You might now be tempted, with your favored claim shown definitively to be false, to back off that claim, to revise your view or reject it altogether. If so, I recommend a career in accountancy for you are clearly not made of the stuff of great philosophers. Overwhelming evidence of the falsity of one's claims is not a reason to change one's mind; it is only a test of one's mettle. Don't revise, attack.
There are lots of ways to face down such a counterexample, but, before talking about them, we need to make one thing clear. Do not ignore a counterexample or pretend it does not exist. You are much better off bringing it up yourself than having some reviewer think of it. But don't worry; this doesn't mean you need a real response. All you have to do is frame something in the form of a response whether it is meaningful or correct or not.
Today's example: The Special Case.
Amie Thomasson, writing in her anthology Phenomenology and the Philosophy of Mind (edited with David Woodruff-Smith), discusses the topic of self-knowledge. Self-knowledge has often been understood on a semi-perceptual, introspectionist, model, but there are significant problems with this approach. So, an alternative account would be particularly useful. Thomasson suggests that Husserl has already presented such an account, an account she calls a Transformationist account. On this account knowledge of one's first person mental states is a logical transformation of a statement about the external world into a statement about one's internal state. So, if the original state is "I perceive a tree," the transformed state is "There is a perception of a tree."
There are some obvious problems with the account. For example, suppose I make the statement when I have no conscious experience of a tree and am looking at a fire hydrant. In this case, my statement is not true and cannot be used to justify a claim that I have knowledge of my own internal state of perceiving a tree. So, how do we know to apply the Transformation, what renders some transformations acceptable as indicating self-knowledge and others not? Some transformations are based on conscious awareness (hint, hint: knowledge) of our internal states. So her account seems to presuppose self-knowledge rather than illuminate it. But that's not my point.
My point is to discuss a counterexample she considers. Some forms of self-knowledge clearly do not fit the model of transformation of perception of external object to internal state. For example, we make statements about our experiences, such as, the claim that one's vision is blurry, that are directly about internal states not external stimuli. Thus, some self-knowledge is possible without this transformation. And, significantly, this shows that we have not avoided the problems with the quasi-perceptual account of self-knowledge.
Her response is not to deny that these cases are possible but to describe them as a special case. This response, however, is as unjustified as it is irrelevant. First, it's not relevant. One's theory of self-knowledge should not be a theory of self-knowledge except in special cases in which cases one needs another theory. A theory of X ought to include all cases of X; if it doesn't, you haven't really got a theory of X.

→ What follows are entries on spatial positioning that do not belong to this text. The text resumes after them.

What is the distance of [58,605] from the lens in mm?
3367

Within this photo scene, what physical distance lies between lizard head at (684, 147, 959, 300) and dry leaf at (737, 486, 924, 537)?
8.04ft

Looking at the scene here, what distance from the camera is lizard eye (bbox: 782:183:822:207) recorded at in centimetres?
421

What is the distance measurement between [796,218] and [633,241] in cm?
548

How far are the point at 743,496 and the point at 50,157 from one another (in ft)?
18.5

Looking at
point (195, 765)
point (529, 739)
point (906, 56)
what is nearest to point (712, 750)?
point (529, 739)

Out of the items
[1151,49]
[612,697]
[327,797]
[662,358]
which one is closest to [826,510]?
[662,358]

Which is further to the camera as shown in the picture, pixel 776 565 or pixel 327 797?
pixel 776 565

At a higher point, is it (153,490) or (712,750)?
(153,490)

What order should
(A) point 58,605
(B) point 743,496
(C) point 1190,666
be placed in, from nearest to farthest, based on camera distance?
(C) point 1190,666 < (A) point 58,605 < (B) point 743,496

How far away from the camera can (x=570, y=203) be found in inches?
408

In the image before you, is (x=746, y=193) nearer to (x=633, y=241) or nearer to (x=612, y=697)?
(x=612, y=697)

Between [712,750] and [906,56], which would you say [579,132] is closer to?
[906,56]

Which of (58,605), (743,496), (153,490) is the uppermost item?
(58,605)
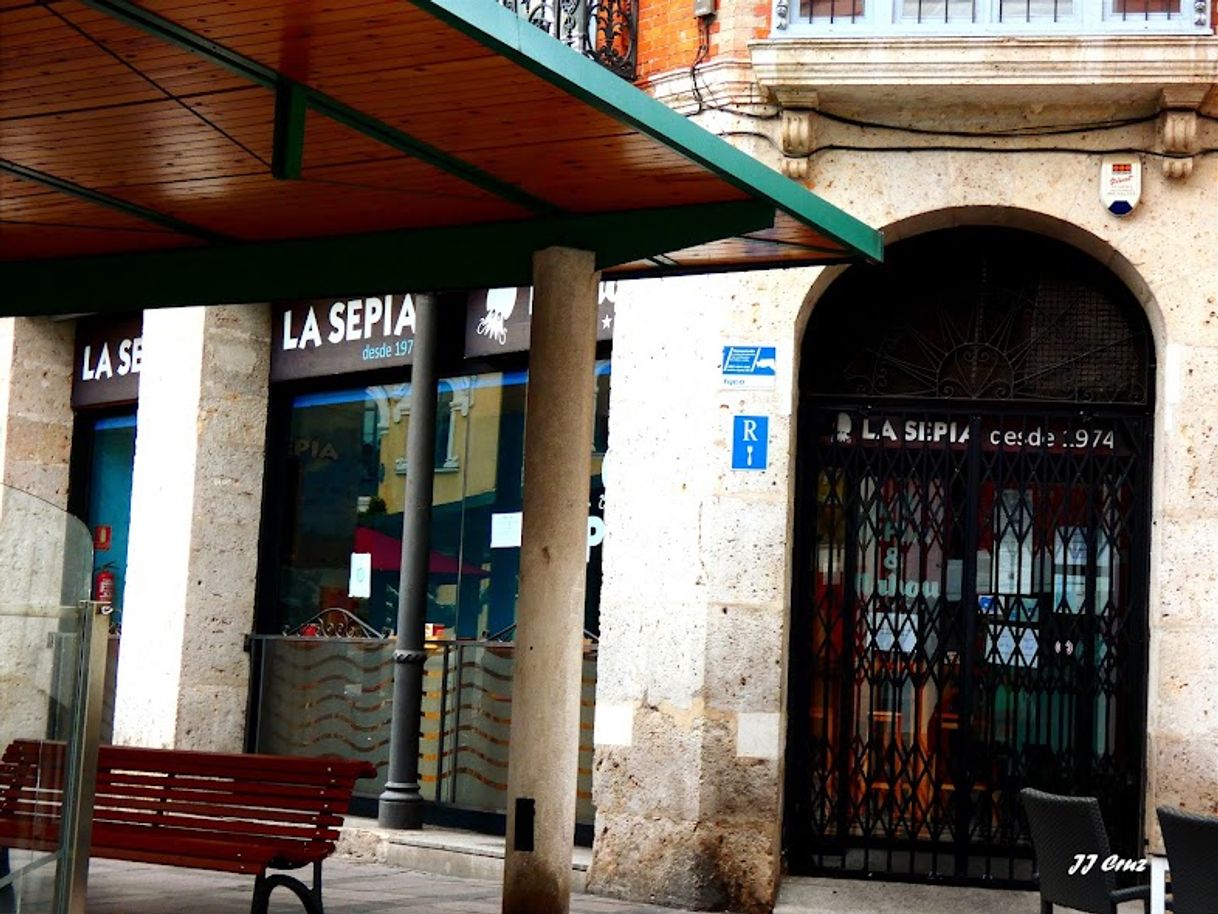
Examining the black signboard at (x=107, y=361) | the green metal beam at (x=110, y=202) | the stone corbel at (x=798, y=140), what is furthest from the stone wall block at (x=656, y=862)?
the black signboard at (x=107, y=361)

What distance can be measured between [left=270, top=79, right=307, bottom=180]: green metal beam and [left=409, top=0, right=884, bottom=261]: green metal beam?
92cm

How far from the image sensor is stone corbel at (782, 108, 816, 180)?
37.4 ft

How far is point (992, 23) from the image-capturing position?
444 inches

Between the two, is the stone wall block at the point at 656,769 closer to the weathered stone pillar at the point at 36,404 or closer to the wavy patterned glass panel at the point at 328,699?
the wavy patterned glass panel at the point at 328,699

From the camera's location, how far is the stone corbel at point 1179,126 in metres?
10.8

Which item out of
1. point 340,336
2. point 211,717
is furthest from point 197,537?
point 340,336

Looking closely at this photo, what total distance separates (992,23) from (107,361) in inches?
371

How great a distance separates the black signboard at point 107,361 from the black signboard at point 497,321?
172 inches

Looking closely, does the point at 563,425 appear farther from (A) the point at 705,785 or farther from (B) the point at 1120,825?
(B) the point at 1120,825

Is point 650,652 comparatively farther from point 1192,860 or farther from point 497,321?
point 1192,860

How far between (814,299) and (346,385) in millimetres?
4741

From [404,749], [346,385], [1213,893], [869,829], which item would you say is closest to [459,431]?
[346,385]

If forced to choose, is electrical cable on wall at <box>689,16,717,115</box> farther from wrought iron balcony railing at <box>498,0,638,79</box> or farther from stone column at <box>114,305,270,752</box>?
stone column at <box>114,305,270,752</box>

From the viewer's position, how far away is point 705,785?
442 inches
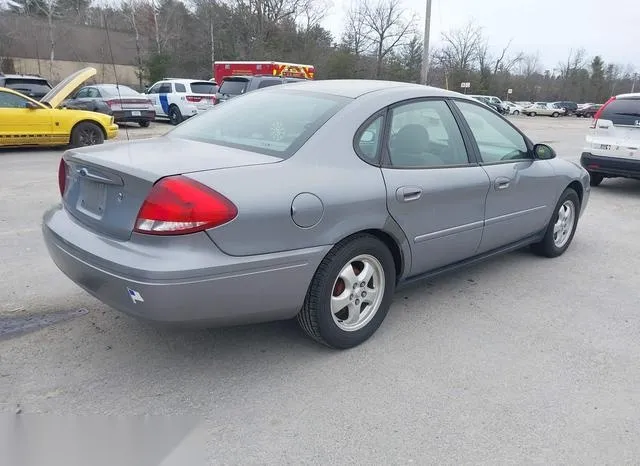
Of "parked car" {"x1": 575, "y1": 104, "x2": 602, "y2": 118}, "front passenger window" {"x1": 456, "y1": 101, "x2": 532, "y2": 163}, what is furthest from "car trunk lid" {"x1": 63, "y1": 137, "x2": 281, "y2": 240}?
"parked car" {"x1": 575, "y1": 104, "x2": 602, "y2": 118}

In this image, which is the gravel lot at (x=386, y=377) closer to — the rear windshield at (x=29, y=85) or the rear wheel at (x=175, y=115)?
the rear windshield at (x=29, y=85)

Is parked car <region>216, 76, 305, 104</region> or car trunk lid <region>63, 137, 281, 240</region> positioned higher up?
parked car <region>216, 76, 305, 104</region>

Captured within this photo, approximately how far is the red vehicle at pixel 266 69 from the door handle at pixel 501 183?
1942 cm

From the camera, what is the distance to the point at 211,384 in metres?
2.86

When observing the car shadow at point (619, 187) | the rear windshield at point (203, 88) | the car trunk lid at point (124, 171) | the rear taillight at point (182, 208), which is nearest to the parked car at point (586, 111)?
the rear windshield at point (203, 88)

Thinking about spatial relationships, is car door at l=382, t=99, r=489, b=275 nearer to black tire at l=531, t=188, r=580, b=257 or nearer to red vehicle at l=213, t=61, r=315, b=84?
black tire at l=531, t=188, r=580, b=257

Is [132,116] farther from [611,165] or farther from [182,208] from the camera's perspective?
[182,208]

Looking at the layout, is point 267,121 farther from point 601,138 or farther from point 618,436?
point 601,138

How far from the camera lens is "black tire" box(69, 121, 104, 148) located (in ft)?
38.2

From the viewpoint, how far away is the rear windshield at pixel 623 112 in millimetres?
8289

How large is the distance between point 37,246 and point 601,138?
8250 mm

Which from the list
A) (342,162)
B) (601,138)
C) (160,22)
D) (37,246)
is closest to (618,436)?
(342,162)

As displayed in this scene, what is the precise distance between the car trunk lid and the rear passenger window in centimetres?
92

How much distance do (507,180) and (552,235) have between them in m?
1.24
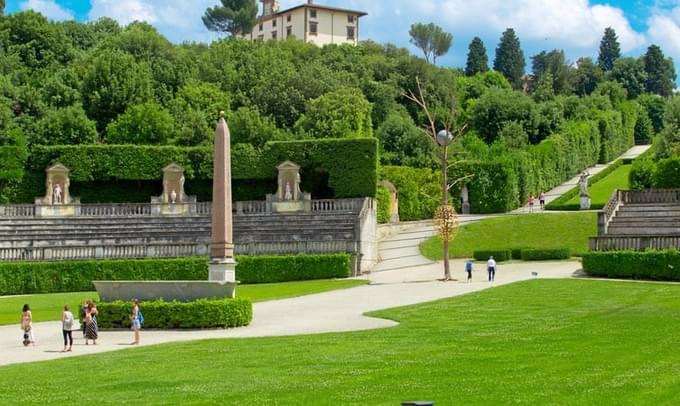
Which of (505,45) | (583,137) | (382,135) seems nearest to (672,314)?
(382,135)

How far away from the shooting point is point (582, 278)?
4316 centimetres

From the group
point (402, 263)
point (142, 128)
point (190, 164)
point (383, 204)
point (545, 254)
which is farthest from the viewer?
point (142, 128)

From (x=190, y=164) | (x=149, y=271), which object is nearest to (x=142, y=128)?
(x=190, y=164)

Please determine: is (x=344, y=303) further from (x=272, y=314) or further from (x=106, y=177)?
(x=106, y=177)

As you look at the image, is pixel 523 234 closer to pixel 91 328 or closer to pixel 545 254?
pixel 545 254

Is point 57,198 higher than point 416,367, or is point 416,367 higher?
point 57,198

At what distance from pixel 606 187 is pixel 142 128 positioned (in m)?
39.0

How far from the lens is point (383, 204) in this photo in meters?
67.4

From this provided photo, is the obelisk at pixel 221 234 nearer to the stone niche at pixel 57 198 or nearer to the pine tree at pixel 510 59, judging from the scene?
the stone niche at pixel 57 198

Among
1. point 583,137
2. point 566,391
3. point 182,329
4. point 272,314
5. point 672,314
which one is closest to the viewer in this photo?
point 566,391

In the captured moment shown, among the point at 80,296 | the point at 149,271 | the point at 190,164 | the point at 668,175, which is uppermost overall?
the point at 190,164

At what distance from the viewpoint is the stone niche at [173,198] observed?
65.1 meters

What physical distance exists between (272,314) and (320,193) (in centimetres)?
3367

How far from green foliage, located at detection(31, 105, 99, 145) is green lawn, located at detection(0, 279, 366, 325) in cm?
2653
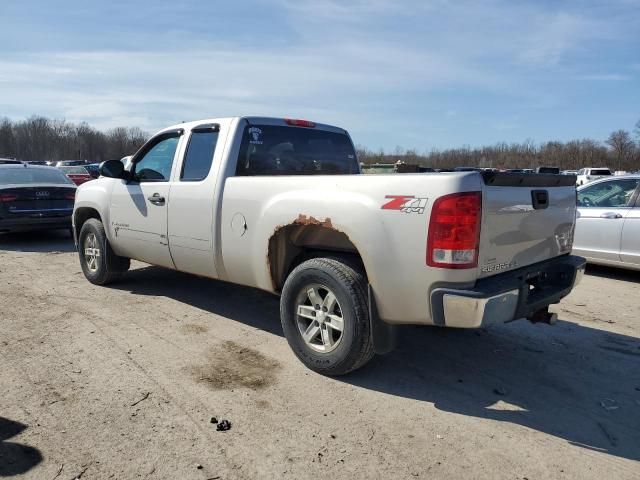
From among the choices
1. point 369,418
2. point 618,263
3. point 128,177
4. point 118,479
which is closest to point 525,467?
point 369,418

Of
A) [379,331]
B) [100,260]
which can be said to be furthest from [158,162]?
[379,331]

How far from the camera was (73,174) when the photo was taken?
2173 centimetres

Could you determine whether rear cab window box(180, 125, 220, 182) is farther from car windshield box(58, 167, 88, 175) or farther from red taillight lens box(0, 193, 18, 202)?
car windshield box(58, 167, 88, 175)

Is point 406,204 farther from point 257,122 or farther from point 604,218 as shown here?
point 604,218

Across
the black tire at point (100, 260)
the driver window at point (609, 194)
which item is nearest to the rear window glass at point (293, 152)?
the black tire at point (100, 260)

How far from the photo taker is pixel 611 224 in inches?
289

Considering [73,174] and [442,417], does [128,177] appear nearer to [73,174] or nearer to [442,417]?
[442,417]

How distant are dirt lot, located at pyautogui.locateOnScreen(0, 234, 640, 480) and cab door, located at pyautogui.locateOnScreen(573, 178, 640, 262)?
2.10 meters

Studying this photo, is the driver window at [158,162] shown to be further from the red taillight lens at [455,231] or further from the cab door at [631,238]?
the cab door at [631,238]

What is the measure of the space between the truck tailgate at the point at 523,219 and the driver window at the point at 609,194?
157 inches

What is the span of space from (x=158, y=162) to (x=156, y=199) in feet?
1.55

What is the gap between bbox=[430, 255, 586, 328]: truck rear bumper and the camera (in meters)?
3.06

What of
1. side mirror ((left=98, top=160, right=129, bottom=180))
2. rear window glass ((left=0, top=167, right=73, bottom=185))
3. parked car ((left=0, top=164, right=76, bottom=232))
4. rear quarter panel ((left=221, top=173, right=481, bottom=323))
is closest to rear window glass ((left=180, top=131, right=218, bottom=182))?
rear quarter panel ((left=221, top=173, right=481, bottom=323))

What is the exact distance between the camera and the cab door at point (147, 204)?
5.26m
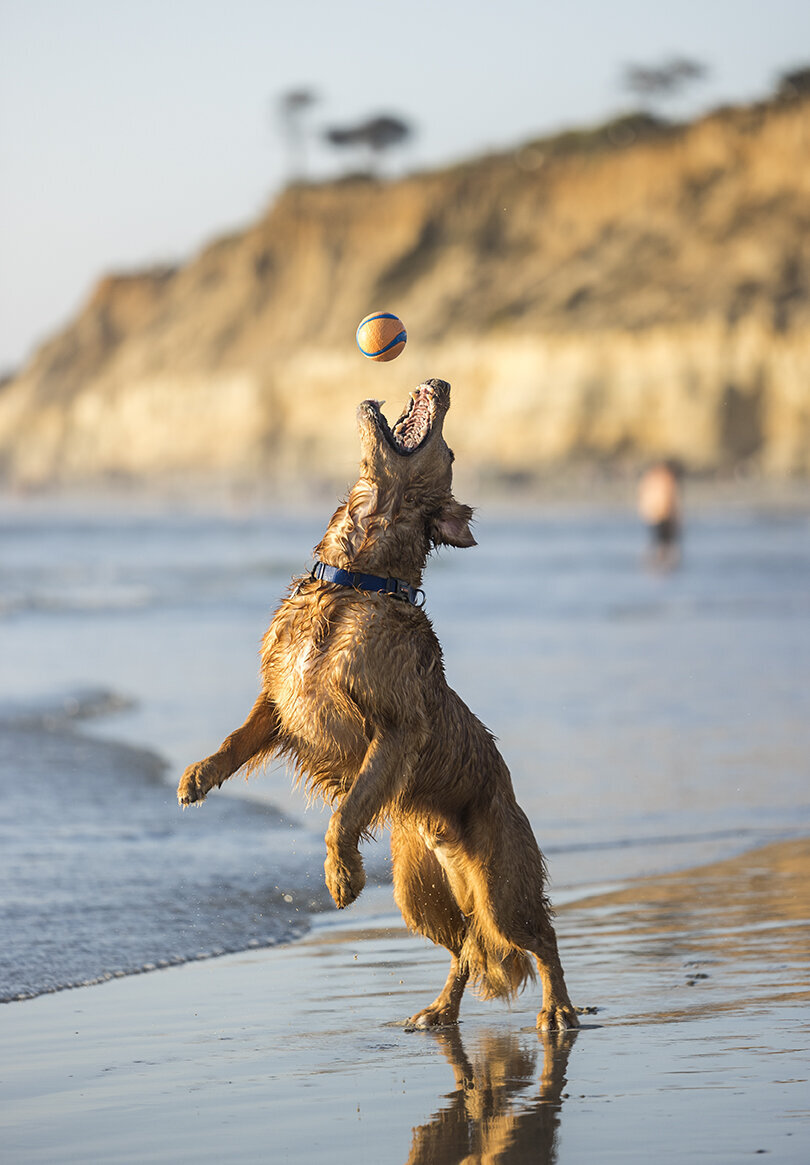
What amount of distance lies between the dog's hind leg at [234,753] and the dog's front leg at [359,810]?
14.8 inches

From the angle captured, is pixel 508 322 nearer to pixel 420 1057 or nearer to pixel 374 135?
pixel 374 135

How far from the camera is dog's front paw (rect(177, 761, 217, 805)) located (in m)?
4.61

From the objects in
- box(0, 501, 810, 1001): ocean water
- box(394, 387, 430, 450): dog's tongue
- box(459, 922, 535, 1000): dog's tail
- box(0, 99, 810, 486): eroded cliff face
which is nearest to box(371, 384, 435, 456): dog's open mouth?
box(394, 387, 430, 450): dog's tongue

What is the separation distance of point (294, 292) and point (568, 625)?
65059 millimetres

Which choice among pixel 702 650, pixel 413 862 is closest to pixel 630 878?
pixel 413 862

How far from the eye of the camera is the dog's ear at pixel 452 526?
15.3ft

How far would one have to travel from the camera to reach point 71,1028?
15.5ft

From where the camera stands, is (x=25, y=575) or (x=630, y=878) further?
(x=25, y=575)

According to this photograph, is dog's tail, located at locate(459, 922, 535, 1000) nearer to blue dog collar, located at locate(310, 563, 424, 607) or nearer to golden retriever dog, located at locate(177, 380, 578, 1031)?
golden retriever dog, located at locate(177, 380, 578, 1031)

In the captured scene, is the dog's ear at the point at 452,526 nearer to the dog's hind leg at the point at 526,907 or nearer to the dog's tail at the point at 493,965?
the dog's hind leg at the point at 526,907

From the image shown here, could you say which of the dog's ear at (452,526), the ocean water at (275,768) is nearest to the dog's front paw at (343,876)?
the dog's ear at (452,526)

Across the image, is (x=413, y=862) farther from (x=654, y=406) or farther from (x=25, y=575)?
(x=654, y=406)

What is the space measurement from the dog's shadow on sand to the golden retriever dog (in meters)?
0.18

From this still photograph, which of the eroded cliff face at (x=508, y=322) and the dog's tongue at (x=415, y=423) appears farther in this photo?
the eroded cliff face at (x=508, y=322)
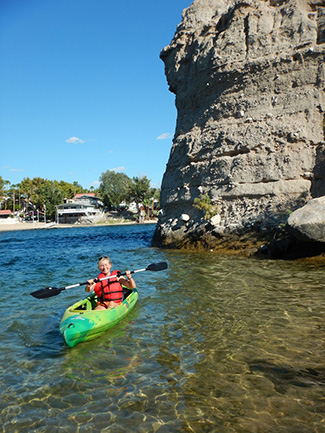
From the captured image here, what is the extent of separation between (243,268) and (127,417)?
10005mm

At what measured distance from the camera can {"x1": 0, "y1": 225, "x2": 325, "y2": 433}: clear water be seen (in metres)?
4.21

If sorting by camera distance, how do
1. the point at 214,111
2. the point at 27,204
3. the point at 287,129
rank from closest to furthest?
1. the point at 287,129
2. the point at 214,111
3. the point at 27,204

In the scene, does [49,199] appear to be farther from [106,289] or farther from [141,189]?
[106,289]

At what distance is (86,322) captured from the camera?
21.7ft

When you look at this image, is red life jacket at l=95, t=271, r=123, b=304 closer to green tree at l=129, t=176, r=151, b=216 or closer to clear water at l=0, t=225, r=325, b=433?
clear water at l=0, t=225, r=325, b=433

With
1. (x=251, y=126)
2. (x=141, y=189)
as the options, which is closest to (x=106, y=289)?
(x=251, y=126)

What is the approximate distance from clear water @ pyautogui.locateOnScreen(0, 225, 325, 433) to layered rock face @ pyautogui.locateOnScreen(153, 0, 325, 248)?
29.3 ft

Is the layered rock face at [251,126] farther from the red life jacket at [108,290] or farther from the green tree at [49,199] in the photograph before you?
the green tree at [49,199]

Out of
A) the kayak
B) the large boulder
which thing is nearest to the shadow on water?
the kayak

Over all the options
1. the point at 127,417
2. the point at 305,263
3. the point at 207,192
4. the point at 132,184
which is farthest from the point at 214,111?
the point at 132,184

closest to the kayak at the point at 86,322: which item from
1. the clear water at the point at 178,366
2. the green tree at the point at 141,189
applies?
the clear water at the point at 178,366

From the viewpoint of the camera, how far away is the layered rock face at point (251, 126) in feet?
59.4

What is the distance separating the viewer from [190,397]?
4637mm

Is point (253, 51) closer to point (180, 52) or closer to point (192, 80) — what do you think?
point (192, 80)
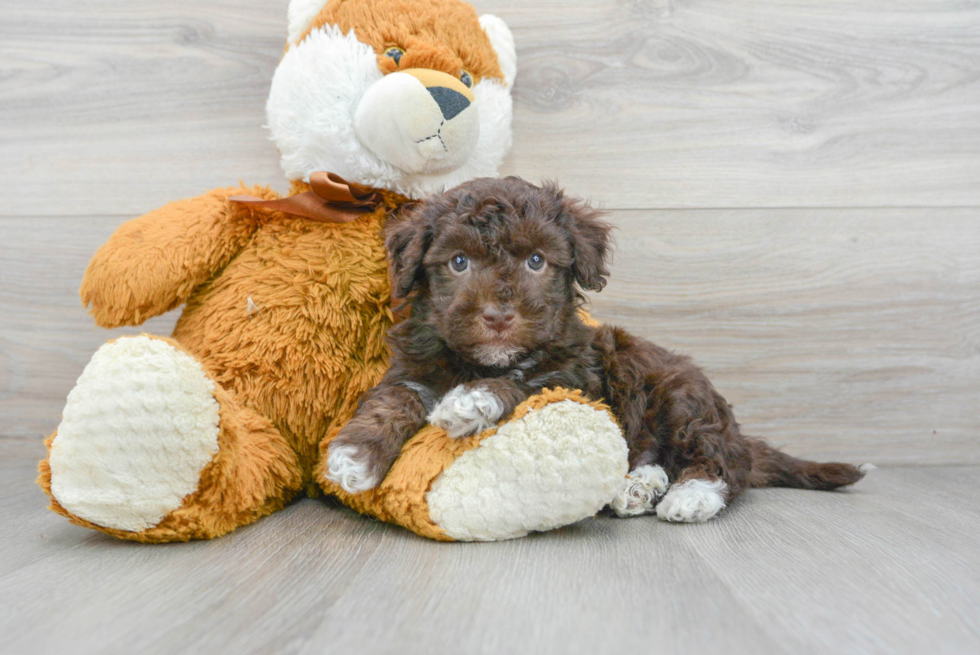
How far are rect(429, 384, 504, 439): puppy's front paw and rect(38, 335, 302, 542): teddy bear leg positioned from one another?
14.6 inches

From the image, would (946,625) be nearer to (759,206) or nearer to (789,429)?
(789,429)

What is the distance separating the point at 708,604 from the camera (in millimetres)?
973

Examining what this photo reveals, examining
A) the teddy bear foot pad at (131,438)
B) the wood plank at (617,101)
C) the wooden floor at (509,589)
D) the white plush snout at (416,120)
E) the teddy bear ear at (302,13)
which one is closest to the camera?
the wooden floor at (509,589)

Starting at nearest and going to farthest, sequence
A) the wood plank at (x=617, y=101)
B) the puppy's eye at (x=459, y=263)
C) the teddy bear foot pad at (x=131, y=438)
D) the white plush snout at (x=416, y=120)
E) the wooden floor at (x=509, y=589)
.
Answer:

Second, it's not justified. We can sometimes say when something is a special case of a more general theory. One way this can happen is if you can explain how the special case follows the general theory but appears not to do so because it applies only to a limited domain or involves certain conditions. For example, Newtonian mechanics is a special case of Einsteinian, relativistic, mechanics. The case still falls under the Einsteinian theory (hence, indicating something as a special case does not relieve you of the responsibility of explaining it) but it turns out that the parameters (here, low velocity) are such that we can make adequate predictions without using the full apparatus of the theory. We have an approximation that is good enough. In any case, in order to say something is a special case, you need a theory of all the cases and show why in this case your theory appears to be violated (e.g. it does not appear to involve time dilation). You cannot identify something as a special case of X unless you have a comprehensive theory of X that is confirmed by independent means. Otherwise, how do you know that this counterexample constitutes the special case rather than the standard one whereas your examples constitute the special case? Indeed, you cannot.
It is, as I said, possible to show that some example is a special case, but you need to have an independent analysis of that case that shows that, in fact, it really does fit under your theory but appears not to do so because of some constraints or simplifications in the description of the case. In Thomasson's case there is no independent explanation that provides this. So, remember that the "Special case" response is the last desperate act of a flailing philosopher (rather than the first act of Henry the Fifth), so use it sparingly.
Also remember: my example is, of course, a special case and philosophers nearly always reason perfectly and responsibly without resort to evasions.